▶ [Selected passage]
▼

ZIMMERMANN suggested his taking a couple of reliable servants and returning home via Suchow. This plan seemed to appeal to him, and at last he really decided to start out. He chose To CHIA (DODJA)1, a Chinese, and the Mongol OI,JASUNG to accompany him.
The very next day, April 28th, the party set out; but as MA intended to make only a short march of twenty kilometers on the first day he asked ZIMMERMANN to send a messenger after him with any letters that he might not have had time to finish. The work of packing and loading was performed in haste, and finally only an axe was wanting. He would need this to chop fuel for the camp-fires.
ZIMMERMANN accompanied him a bit of the way before taking final leave of him and wishing him a happy journey.
The next day ZIMMERMANN sent a messenger to catch up MA with some letters that were to be posted in Suchow. The man caught up MA before the latter had set out in the morning.
MA sent OLJASUNG after the camels. When, half an hour later, the Mongol returned with the animals from pasture MA came rushing out of his tent swinging the axe and frothing at the mouth. He made straight for the camel-man, who saw at once that it was a matter of life or death and bolted. When at a safe distance he turned round, he saw that the madman had halted and was inflicting the most horrible wounds on himself with the axe. OLJASUNG thereupon ran back to Tsondol and gasped out what had happened.

▲

▶ [Collected material]
▼

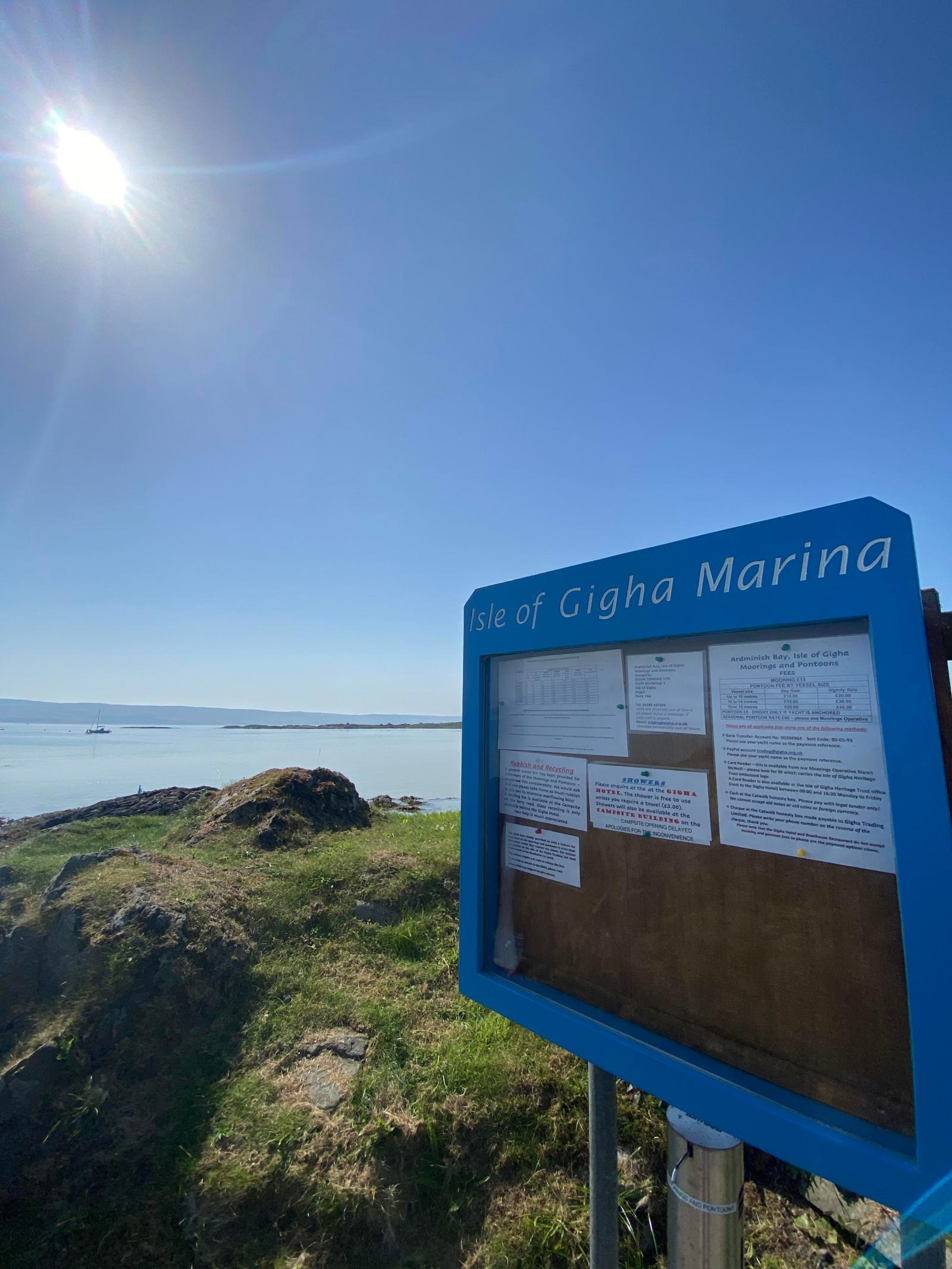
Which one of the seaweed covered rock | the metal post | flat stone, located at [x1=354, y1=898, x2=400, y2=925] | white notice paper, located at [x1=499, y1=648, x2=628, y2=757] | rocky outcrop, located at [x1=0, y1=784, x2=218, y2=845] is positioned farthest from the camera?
rocky outcrop, located at [x1=0, y1=784, x2=218, y2=845]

▲

▶ [Problems]
(a) In the account of MA's departure:
(i) On what date did the party set out?
(ii) What was the one item still missing once the packing and loading were done?
(iii) To what place did the Mongol camel-man run after he saw the madman halt?
(b) Write what comes next in the account of MA's departure, picking up after its final sentence.
The lines are separate material with no link to the account of MA's departure.

▶ [The results]
(a)
(i) April 28th
(ii) An axe
(iii) Tsondol

(b)
Early on the morning of the 30th ZIMMERMANN, OI JASUNG and four others set out from Tsondol for MA'S camp. On their arrival they found MA'S tent reduced to ashes, and in the charred heap they discovered the corpse of To CHIA with burned clothes. Five meters from the tent lay MA — dead. He had inflicted ghastly wounds on his temples, wrists and chest.
Nothing was touched. The two dead men were left lying just as they had fallen. The servant had received a fatal blow with the axe in the nape of the neck. ZIMMERMANN drew up a report of the state in which he had found the camp and despatched it by express messenger to the Torgut prince, requesting that it might be sent on to the authorities in Suchow.
On May 2nd the two corpses were buried on the site of the tragedy. Everything that was left was packed in chests and sealed. MA's yurt at the station was also sealed.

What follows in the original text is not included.